In CYF's second claim of error, it asserts that the court abused its discretion by incorporating I.A.'s delinquency record and relying on the evidence contained in that record to arrive at its conclusion that I.A. is dependent when CYF was not a party to the delinquency proceedings. CYF also addresses the court's repeated statement that CYF was put on notice by the May 9, 2013 order that evidence presented in the delinquency case would be incorporated in the dependency matter. That order was included in the court's above-quoted recitation of the history of this matter, set forth in capital letters. However, CYF counters that despite the court's invitation to attend delinquency hearings, it was not a party to those proceedings and, therefore, could not present evidence or witnesses to rebut evidence that was presented by others. CYF further indicates that the transcript of the May 20, 2013 hearing reveals that evidence presented at prior delinquency hearings was disputed and that the court in the dependency case should not be permitted to take judicial notice of that evidence. Thus, CYF claims that the court erred when it incorporated the record from I.A.'s delinquency proceedings into the record for his dependency case.

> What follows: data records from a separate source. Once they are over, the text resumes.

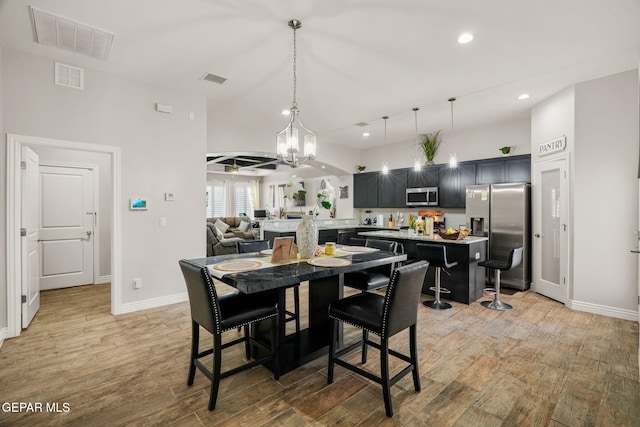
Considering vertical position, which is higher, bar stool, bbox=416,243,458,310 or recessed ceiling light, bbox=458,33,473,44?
recessed ceiling light, bbox=458,33,473,44

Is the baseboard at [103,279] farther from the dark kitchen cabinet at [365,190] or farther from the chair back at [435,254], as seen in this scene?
the dark kitchen cabinet at [365,190]

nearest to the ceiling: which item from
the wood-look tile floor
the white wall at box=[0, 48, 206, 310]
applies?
the white wall at box=[0, 48, 206, 310]

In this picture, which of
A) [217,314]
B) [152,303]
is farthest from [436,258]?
[152,303]

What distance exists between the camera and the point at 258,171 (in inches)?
461

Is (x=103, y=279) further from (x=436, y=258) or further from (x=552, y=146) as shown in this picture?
(x=552, y=146)

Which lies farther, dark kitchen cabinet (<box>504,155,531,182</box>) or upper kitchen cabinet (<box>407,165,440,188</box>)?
upper kitchen cabinet (<box>407,165,440,188</box>)

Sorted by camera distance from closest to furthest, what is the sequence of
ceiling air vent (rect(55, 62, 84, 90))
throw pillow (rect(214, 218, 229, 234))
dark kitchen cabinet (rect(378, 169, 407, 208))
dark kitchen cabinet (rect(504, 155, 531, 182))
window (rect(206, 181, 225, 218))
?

We agree and quote the pertinent language in Pa.R.E. 201, which states:

(b) Kinds of Facts That May Be Judicially Noticed.

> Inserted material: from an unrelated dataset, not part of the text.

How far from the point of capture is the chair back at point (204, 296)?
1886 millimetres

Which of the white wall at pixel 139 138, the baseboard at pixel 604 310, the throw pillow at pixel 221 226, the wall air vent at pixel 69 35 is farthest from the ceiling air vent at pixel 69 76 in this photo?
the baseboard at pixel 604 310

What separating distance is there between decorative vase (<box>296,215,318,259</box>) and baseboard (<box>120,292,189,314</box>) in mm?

The court may judicially notice a fact that is not subject to reasonable dispute because it:
(1) is generally known within the trial court's territorial jurisdiction; or
(2) can be accurately and readily determined from sources whose accuracy cannot reasonably be questioned.

Pa.R.E. 201(b).

We also rely on this Court's opinion in V.B. v. J.E.B., 55 A.3d 1193 (Pa.Super. 2012), that discussed the trial court's acknowledgment "that it took judicial notice of the entire 'official file' in the prior, unrelated custody dispute, reviewed that file, and considered the information contained therein in fashioning the instant custody order." V.B., 55 A.3d at 1206.[6] This Court held that "in contrast to merely taking notice of its prior ruling, … the court committed reversible error by incorporating the entire file of the unrelated custody litigation into this matter by reference and by relying upon its prior findings of facts to reach its determination herein." Id. at 1207. We likewise conclude that the juvenile court in this case committed reversible error by incorporating the delinquency case into the instant dependency matter. CYF did not have an opportunity to produce evidence that might have contributed to a decision in the delinquency case, which more importantly had not been resolved at the time the order presently on appeal was handed down in this dependency matter. Accordingly, we are compelled to reverse the court's order wherein it concluded that I.A. is a dependent child. There is insufficient evidence to meet the requirements in subsections (1) and (6) of section 6302. Thus, the juvenile court's May 20, 2013 order is reversed.[7]

We now turn to Mother's appeal from the juvenile court's June 26, 2013 order, which continued jurisdiction over I.A. as a dependent child. The hearing was held and the order was entered after I.A. turned eighteen years old. Mother asserts that since I.A. is now eighteen and has not requested the court to continue supervision, the court is without jurisdiction to continue supervision over I.A. Specifically, Mother raises the following two issues:

Did the trial court abuse its discretion by misapplying the law when it assumed jurisdiction over [I.A.] while he was over eighteen and had not requested such supervision?
Did the trial court abuse its discretion by not applying the law and making a decision that was manifestly unreasonable when it reasoned that a determination of incompetence in a separate delinquency matter justified its exercising jurisdiction over a person of majority age without their consent and outside the scope of the Juvenile Act?

Mother's brief at 6. We do not address the merits of these issues in light of our determination that the juvenile court erred in concluding that I.A. was a dependent child under subsections (1) and (6) of the Juvenile Act, 42 Pa.C.S. § 6302 "Dependent Child." Having concluded that sufficient evidence did not support the court's dependency decision, it is evident that Mother's appeal is moot.

Order at 1044 WDA 2013 reversed. Appeal from order at 1143 WDA 2013 dismissed as moot.